Como responder:
Por favor, informe qual valor de PLR os trabalhadores da Renault reivindicam, de acordo com o trecho da fonte.

Trecho da fonte:
Os 3,5 mil funcionários da montadora Renault decidiram entrar em greve por tempo indeterminado depois de recusar a proposta da empresa em assembléia realizada na manhã desta sexta-feira (14). Os trabalhadores não aceitaram o valor oferecido sobre a Participação nos Lucros e Resultados (PLR) de R$ 7,5 mil e também não concordaram com as novas metas de qualidade que a empresa quer implantar.

Do valor total oferecido para a PRL, o mínimo pago seria de R$ 6,2 mil, em duas parcelas, sendo a primeira de R$ 4,750 mil. Segundo a assessoria de imprensa do Sindicato dos Metalúrgicos da Grande Curitiba (SMC), a reivindicação dos trabalhadores contempla o pagamento de R$ 9 mil, mesmo valor pago nas empresas de São Paulo.

[Entradas do conjunto de dados]
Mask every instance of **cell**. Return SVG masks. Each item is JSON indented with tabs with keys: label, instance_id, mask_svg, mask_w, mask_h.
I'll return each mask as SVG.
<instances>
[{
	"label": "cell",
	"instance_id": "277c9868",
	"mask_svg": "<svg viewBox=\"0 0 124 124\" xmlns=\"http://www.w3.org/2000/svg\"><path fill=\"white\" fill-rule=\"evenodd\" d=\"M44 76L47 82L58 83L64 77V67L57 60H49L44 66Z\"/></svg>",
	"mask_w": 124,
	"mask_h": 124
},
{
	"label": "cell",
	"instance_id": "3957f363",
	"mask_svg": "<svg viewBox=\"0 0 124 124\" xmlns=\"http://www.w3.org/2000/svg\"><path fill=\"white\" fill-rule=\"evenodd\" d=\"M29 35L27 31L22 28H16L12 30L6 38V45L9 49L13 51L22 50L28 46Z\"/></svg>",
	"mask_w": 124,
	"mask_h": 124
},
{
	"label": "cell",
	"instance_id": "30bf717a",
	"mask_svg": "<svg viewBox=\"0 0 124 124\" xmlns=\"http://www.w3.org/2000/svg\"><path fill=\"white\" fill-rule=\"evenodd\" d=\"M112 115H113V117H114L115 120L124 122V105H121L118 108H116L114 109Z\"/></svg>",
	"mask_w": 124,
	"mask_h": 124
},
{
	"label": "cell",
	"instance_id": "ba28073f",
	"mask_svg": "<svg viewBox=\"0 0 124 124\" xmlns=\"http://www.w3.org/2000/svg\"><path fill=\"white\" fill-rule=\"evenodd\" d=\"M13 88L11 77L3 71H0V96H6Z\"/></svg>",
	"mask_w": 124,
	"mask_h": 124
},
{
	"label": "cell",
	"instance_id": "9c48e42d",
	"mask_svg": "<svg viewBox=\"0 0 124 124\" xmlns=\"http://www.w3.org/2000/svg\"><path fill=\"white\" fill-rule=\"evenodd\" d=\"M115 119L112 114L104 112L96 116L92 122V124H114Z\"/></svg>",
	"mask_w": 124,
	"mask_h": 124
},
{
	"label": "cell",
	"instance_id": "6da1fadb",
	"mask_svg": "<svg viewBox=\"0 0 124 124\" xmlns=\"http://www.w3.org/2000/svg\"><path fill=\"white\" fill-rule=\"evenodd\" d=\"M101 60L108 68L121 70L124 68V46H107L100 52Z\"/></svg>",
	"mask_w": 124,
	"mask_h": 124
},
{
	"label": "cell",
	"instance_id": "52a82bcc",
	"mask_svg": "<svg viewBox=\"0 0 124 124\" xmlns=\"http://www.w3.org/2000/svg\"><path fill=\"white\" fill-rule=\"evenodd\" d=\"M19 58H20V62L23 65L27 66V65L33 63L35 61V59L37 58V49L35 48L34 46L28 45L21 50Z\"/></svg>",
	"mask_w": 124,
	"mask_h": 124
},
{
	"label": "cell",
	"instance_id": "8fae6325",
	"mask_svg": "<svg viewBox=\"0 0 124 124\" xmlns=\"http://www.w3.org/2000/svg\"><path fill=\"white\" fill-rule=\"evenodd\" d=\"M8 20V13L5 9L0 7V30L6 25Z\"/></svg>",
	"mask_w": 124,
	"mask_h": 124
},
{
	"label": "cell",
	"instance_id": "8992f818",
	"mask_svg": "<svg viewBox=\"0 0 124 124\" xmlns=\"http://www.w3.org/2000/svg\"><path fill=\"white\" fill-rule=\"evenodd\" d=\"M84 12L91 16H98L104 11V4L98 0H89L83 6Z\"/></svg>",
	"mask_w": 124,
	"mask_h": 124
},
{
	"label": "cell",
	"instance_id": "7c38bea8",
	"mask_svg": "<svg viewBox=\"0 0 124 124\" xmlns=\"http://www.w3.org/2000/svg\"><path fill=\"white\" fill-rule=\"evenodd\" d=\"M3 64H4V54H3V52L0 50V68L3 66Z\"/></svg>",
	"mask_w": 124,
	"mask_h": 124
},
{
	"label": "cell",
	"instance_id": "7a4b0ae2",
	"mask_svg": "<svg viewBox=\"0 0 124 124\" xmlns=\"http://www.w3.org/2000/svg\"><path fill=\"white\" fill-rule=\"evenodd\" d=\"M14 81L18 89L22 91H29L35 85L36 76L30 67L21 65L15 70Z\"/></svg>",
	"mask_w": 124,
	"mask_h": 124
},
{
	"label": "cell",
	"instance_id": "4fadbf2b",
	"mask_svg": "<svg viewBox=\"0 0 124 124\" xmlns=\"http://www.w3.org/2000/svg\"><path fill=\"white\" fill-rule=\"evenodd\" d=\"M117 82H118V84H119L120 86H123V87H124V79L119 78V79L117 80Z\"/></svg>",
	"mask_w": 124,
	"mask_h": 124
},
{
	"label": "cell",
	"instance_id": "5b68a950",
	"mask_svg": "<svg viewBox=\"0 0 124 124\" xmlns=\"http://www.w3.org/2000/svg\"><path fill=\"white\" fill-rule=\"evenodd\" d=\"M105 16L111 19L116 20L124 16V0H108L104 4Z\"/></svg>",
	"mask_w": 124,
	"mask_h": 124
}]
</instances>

Resposta:
R$ 9 mil, o mesmo valor pago nas empresas de São Paulo.